Die elektronische Patientenakte wird nicht nur in Deutschland seit längerer Zeit diskutiert. Doch immer wieder bremst die Frage nach der Datensicherheit die Entwicklung aus. Denn insbesondere Gesundheitsdaten – die mit dem Fortschritt der modernen Medizin auch immer öfter Genomdaten der Patienten enthalten – müssen ein Leben lang und teilweise sogar darüber hinaus sicher gespeichert werden können.

Eine große Herausforderung dabei sind die technologischen Entwicklungen, die in dieser langen Zeitspanne zu erwarten sind, denn diese haben einen großen Einfluss auf die Sicherheit der bestehenden Verfahren. „Alle heute genutzten Verschlüsselungsverfahren werden in den nächsten Jahren und Jahrzehnten unsicher“, erläutert TU-Professor Johannes Buchmann, Sprecher des Sonderforschungsbereichs CROSSING. „Die Rechenkapazitäten von Angreifern werden immer größer und ihre Angriffe besser. Wir können darum davon ausgehen, dass nach spätestens 20 Jahren alle verschlüsselten Daten offenliegen.“

Um das zu verhindern, starteten Buchmann und sein Team schon 2015 die Zusammenarbeit mit dem japanischen Forschungsinstitut NICT (National Institute of Information and Communications Technology) am Projekt „LINCOS – Long-Term Integrity and Confidentiality Protection System“. Seit 2017 sind auch der japanische Krankenhausbetreiber Kochi Health Science Center und das kanadische Unternehmen ISARA mit an Bord. Das entwickelte System kombiniert erstmals informationstheoretisch sicheren Vertraulichkeitsschutz mit erneuerbarem Integritätsschutz. Das bedeutet: Unabhängig von zukünftig verfügbaren Rechenkapazitäten und Algorithmen kann niemand Zugang zu den geschützten Daten bekommen oder sie verändern.

Erreicht wird die langfristige Vertraulichkeit durch eine Technologie namens „Secret Sharing“ (Geheimnisteilung). Dabei wird der Original-Datensatz so auf verschiedene Server aufgeteilt, dass einzelne Teile für sich genommen keinen Sinn ergeben. Erst wenn man genügend Teile – sogenannte Shares – übereinanderlegt, ergibt sich wieder der Original-Datensatz der Patientenakte. Sollte einer der beteiligten Server kompromittiert werden, kann der Angreifer mit seinem erbeuteten Share also nichts anfangen. Zusätzlich wird die Aufteilung regelmäßig erneuert. Die Integrität, also die Unverändertheit, der Daten wird durch quantencomputer-resistente Signaturen erreicht. Doch auch für den Fall, dass sie im Laufe der Zeit als unsicher eingestuft werden, haben die Forscher vorgesorgt: Die Signaturen werden regelmäßig ausgetauscht. Der Integritätsschutz wird dadurch lückenlos sichergestellt.

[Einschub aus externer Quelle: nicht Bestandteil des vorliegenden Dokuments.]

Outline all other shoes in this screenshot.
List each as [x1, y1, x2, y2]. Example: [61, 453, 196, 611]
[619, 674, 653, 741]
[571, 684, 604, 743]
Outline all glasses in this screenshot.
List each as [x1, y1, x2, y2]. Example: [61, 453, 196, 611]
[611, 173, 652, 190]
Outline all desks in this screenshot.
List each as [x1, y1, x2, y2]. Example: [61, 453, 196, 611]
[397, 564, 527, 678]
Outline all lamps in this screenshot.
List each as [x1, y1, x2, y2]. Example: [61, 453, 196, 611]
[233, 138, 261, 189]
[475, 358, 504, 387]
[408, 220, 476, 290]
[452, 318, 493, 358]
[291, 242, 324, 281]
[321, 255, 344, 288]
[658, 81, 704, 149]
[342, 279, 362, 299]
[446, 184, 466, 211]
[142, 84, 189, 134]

Als dritte Komponente des LINCOS-Systems schützt das kanadische Unternehmen ISARA als Industriepartner des Projekts die Daten, die zwischen dem Krankenhaus und den Server-Betreibern hin und her geschickt werden, mit quantencomputer-resistenter Verschlüsselung. In Zukunft wollen die Forscher noch eine weitere Sicherheitsstufe hinzufügen, die sie prototypisch schon mit den japanischen Kollegen realisiert haben: Quanten-Schlüsselaustausch. Dieses Verfahren garantiert langfristig sichere Schlüssel, da hundertprozentig ausgeschlossen werden kann, dass ein Angreifer beim Schlüsselaustausch zuhört. Daran arbeiten die Wissenschaftler im Sonderforschungsbereich CROSSING sogar in einem eigenen Quanten-Labor an der TU Darmstadt.

„Der nachhaltige Schutz von elektronischen Patientenakten ist nur ein Beispiel, wo nachhaltige Sicherheit dringend benötigt wird. In unserer digitalisierten Welt produzieren wir täglich eine unvorstellbare Anzahl sensibler Daten, die über lange Zeit vertraulich und unverändert bleiben müssen, etwa bei Industrie-4.0-Anwendungen am Industriestandort Deutschland. Hier ist die Politik gefragt, den garantierten langfristigen Schutz unserer Daten sicherzustellen“, appelliert Buchmann.